I thank the noble Baroness for that Answer. May I press her about the early years foundation-stage profile, which is for children aged five at the end of their first year in school, covers seven areas of learning and gives teachers a good picture of how the child is developing? However, I understand that this profile will not be statutory after September 2016. Will this not leave a gap in how we can assess child development, will anything replace it, and how will we know what is happening across the country?
Obviously, the early years are a critical time in a young person’s development, so of course we will continue to assess development at this early stage. It is encouraging that in the north the gap has begun to close, but it is also somewhat concerning that a gap remains between the top and bottom deciles. Therefore we are looking both to improve the quality of early years by improving the quality of the workforce and expanding access, and to support vulnerable families to ensure that those who are most deprived are not left further behind.
My Lords, educational attainment in my home city of Liverpool was at the bottom of all the core cities. It then went to the top of all the core cities, under a Lib Dem council. That was because of a concentration on early years, support for teachers and for schools, and the organisation of the schools. Does the Minister agree that that is how you raise educational attainment?
I entirely agree with the noble Lord, which is why we focus very much on improving the quality of the early years workforce and why we are focusing resources through the early years pupil premium, which was introduced in April 2015. The pupil premium for secondary schools was of course a coalition achievement. Focusing resources on the most deprived is extremely important, and we will continue to do that.
I am afraid I am not entirely sure on that point. However, we will be establishing a network of industry-led national colleges, which will be operational from September 2017. They will include the National College for Onshore Oil and Gas, which will be headquartered in Blackpool, the National College for Nuclear, which will have one of its hubs in Cumbria, and the National College for High Speed Rail, which will be based in Doncaster, so we will certainly be encouraging organisations to move to and develop in the north.
The answer is extremely complex, but the most important thing is to ensure that all young people across the country are supported, and that is why we are focusing resources on the most disadvantaged through various programmes. There is a multitude of factors, such as deprivation and low academic achievement, meaning that families may not have been able to achieve over a number of years. That is why we are focused on helping vulnerable families and vulnerable children through a range of programmes and resources, targeting the finances where they are most needed.

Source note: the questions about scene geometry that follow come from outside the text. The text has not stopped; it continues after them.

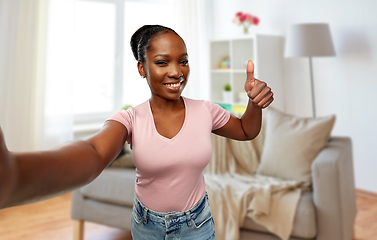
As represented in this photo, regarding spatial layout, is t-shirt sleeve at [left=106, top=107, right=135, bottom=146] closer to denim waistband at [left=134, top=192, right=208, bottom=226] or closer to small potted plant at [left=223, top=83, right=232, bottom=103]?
denim waistband at [left=134, top=192, right=208, bottom=226]

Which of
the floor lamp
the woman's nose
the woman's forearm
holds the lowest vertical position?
the woman's forearm

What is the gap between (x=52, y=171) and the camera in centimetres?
46

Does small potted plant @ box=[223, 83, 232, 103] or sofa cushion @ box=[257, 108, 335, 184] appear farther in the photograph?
small potted plant @ box=[223, 83, 232, 103]

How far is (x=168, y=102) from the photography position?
2.39 feet

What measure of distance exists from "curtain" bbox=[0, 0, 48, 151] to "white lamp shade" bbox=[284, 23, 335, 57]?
7.47 ft

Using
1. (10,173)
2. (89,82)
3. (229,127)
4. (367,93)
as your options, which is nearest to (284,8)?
(367,93)

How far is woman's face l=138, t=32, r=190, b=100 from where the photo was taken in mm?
675

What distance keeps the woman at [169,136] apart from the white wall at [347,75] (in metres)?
2.61

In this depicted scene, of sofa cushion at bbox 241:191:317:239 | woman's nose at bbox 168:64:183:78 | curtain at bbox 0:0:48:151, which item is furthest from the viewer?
curtain at bbox 0:0:48:151

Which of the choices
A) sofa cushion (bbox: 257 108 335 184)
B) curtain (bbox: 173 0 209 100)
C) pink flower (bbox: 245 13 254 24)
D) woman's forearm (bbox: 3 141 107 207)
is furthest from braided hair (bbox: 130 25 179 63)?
curtain (bbox: 173 0 209 100)

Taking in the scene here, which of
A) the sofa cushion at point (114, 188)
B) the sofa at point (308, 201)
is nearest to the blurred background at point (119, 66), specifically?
the sofa at point (308, 201)

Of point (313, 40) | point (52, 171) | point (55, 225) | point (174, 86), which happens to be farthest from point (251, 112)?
point (313, 40)

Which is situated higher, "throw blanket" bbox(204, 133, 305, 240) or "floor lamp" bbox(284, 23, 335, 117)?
"floor lamp" bbox(284, 23, 335, 117)

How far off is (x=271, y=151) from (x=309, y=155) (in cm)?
25
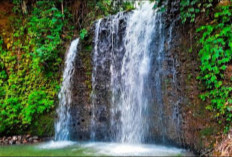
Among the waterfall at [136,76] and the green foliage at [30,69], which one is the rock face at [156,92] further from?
the green foliage at [30,69]

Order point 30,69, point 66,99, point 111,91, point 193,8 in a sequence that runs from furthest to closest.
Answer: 1. point 30,69
2. point 66,99
3. point 111,91
4. point 193,8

As I said, we will continue to ensure that we look at the development of young children from an early age. We are working with local authorities and charitable organisations on the ground to make sure that we provide the best resources that we can to vulnerable families. There are a number of very good projects going on in the north: a project in Durham is bringing agencies together to focus on children’s well-being; Wigan is one of eight local authorities piloting an integrated education and health review for two year-olds; and, through the vulnerable families programme, we are bringing local services together. So we are learning from practice on the ground to try to ensure that we target resources on the families who need them the most.
My understanding is that that is still being considered in the Department for Education. However, as I said, we are looking very closely at where we can make the most difference to young people’s lives. Of course, whatever takes over from the early years foundation stage, we will ensure that it continues to be a focus.
My Lords, I refer to my entry in the register. I congratulate the Government on their work so far in creating the northern powerhouse. Will the Minister ensure that rural communities are not left behind and that, in particular, the plight of rural schools and rural transport is not lost sight of?
My Lords, the Government have already rowed back on their manifesto commitment to double free childcare for all three and four year-olds. Does the Minister not accept that that age group is very important in terms of early years attainment and that it should be targeted with all the resources available?
We are indeed doubling the amount of free childcare for children in that age group. We are also providing free childcare for 40% of disadvantaged two and three year-olds. In addition, through the early years pupil premium, we are targeting resources to provide additional support for disadvantaged three and four year-olds. It is certainly a group that we are very keen to ensure resources are properly directed to.